Rade vers un monde libre
Selon Patrick, un pénichard de Conflans, une assistante sociale conflanaise serait partie en voyage au Tibet en 2010 et aurait laissé à une famille tibétaine pour laquelle il devenait compliqué de rester dans le pays, sa carte de visite avec le nom de la commune yvelinoise, au cas où… Au cas où un jour, ils passeraient par là. « La carte de visite n’est pas tombée dans l’oubli, bien au contraire !, commente Patrick.
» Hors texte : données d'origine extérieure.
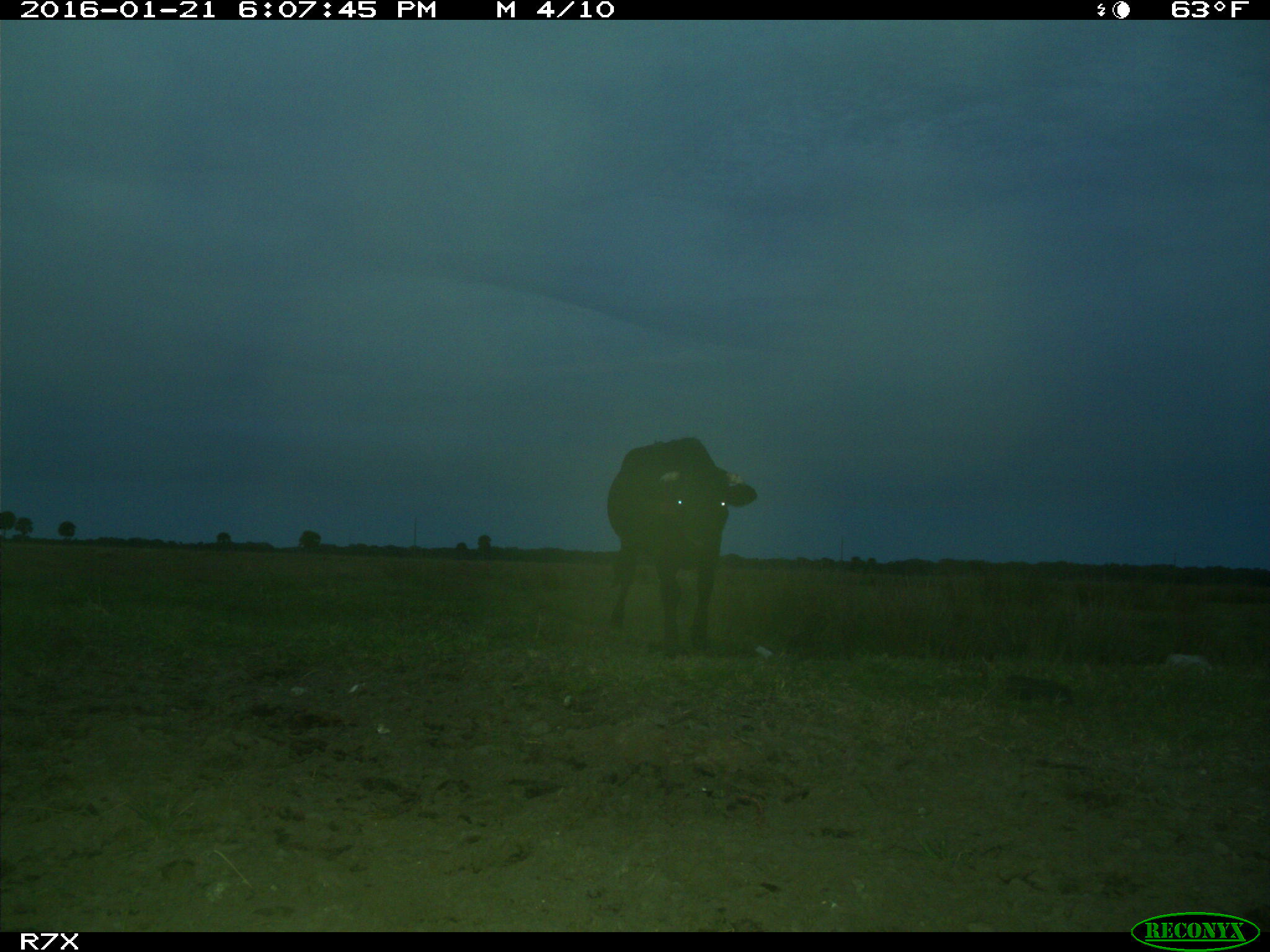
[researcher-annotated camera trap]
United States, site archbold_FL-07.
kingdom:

Elle aura redonné espoir à bon nombre d’exilés du Pays des Neiges qui ont rejoint Conflans. » Aujourd’hui, lorsque l’on interroge les nouveaux arrivants tibétains, ils ne savent pas vraiment pourquoi la communauté s’est fixée à Conflans mais tous étaient sûrs, en tout cas, d’y trouver de l’aide, une échappatoire à leur vie d’avant.
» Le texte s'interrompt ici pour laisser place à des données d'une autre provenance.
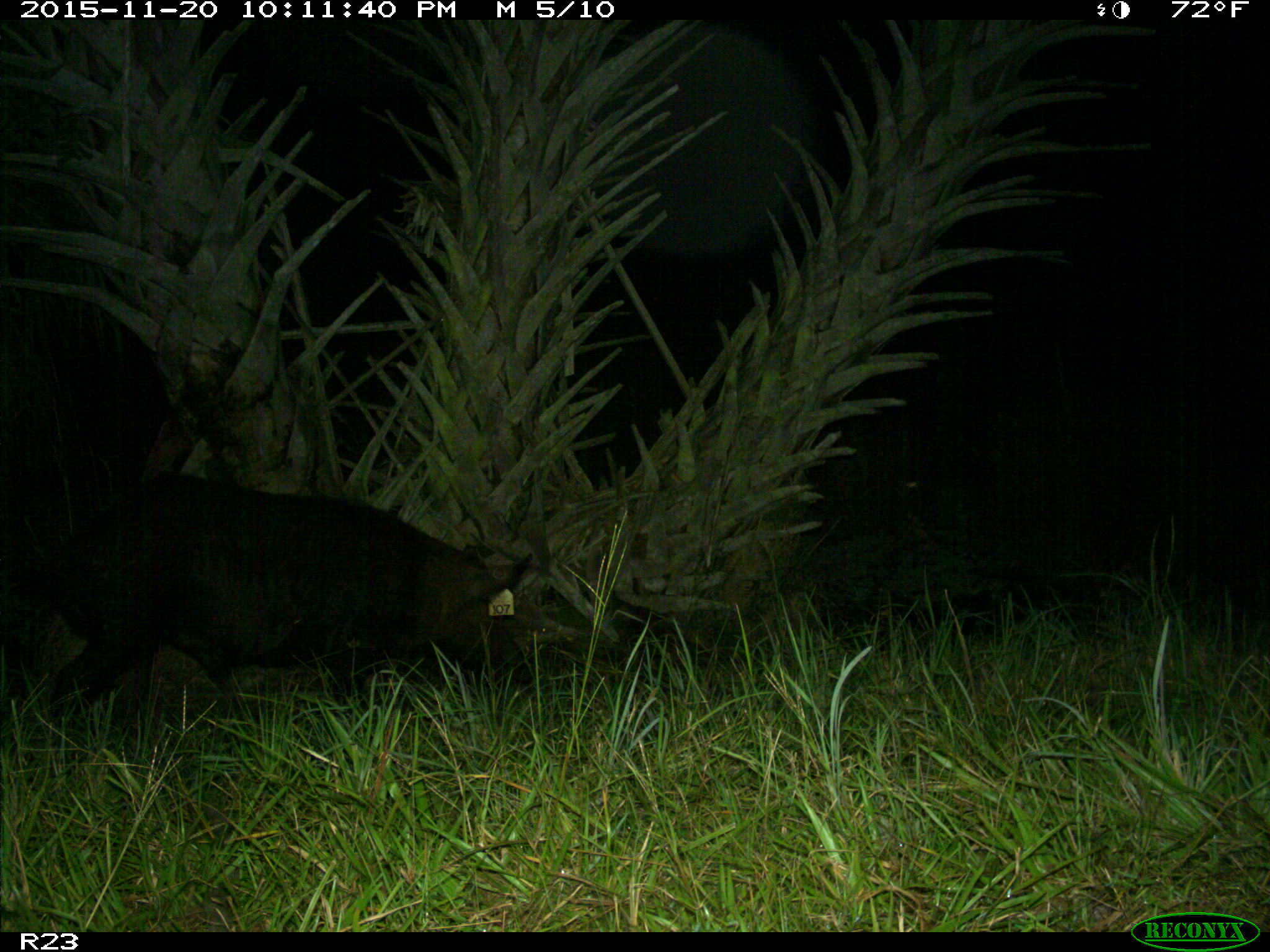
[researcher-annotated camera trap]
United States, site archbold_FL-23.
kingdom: Animalia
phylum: Chordata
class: Mammalia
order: Artiodactyla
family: Suidae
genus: Sus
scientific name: Sus scrofa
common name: wild boar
Depuis les premiers « embarqués », le bateau « Je Sers » a logé et nourri des centaines de Tibétains. La Pierre Blanche qui œuvre dans l’accueil d’urgence et l’hébergement en aide beaucoup à régulariser leurs situations, à traduire leurs histoires respectives, le parcours qu’ils ont emprunté pour arriver jusqu’ici. Cette association d’accueil et d’hébergement de personnes en difficulté a d’ailleurs été agréée en juillet 2017 Centre d’hébergement d’urgence pour migrants (Chum). Mais c’était sans compter un contrôle de la commission de sécurité qui a fait fermer, cet automne, le Je Sers en tant que dortoir, obligeant l’association à se contenter des maisons et familles d’accueils. Ces dernières seraient de moins en moins nombreuses selon les bénévoles. « Au début, il y en avait une quarantaine, aujourd’hui beaucoup moins car des normes de surface d’hébergement sont apparues, ce qui complique la mission des familles d’accueil, souligne Dominique, un Parisien hébergeant depuis un peu plus d’un an un Tibétain de 23 ans. Les normes à respecter en France sont nombreuses et souvent paralysantes. D’autre part, l’accueil peut s’étaler sur plusieurs mois voire plusieurs années, c’est une vraie cohabitation, et il y a toujours plus d’arrivées, ce qui est démoralisant. » C’est l’absence de système anti-incendie qui aura privé le Je Sers de sa possibilité de loger ses occupants.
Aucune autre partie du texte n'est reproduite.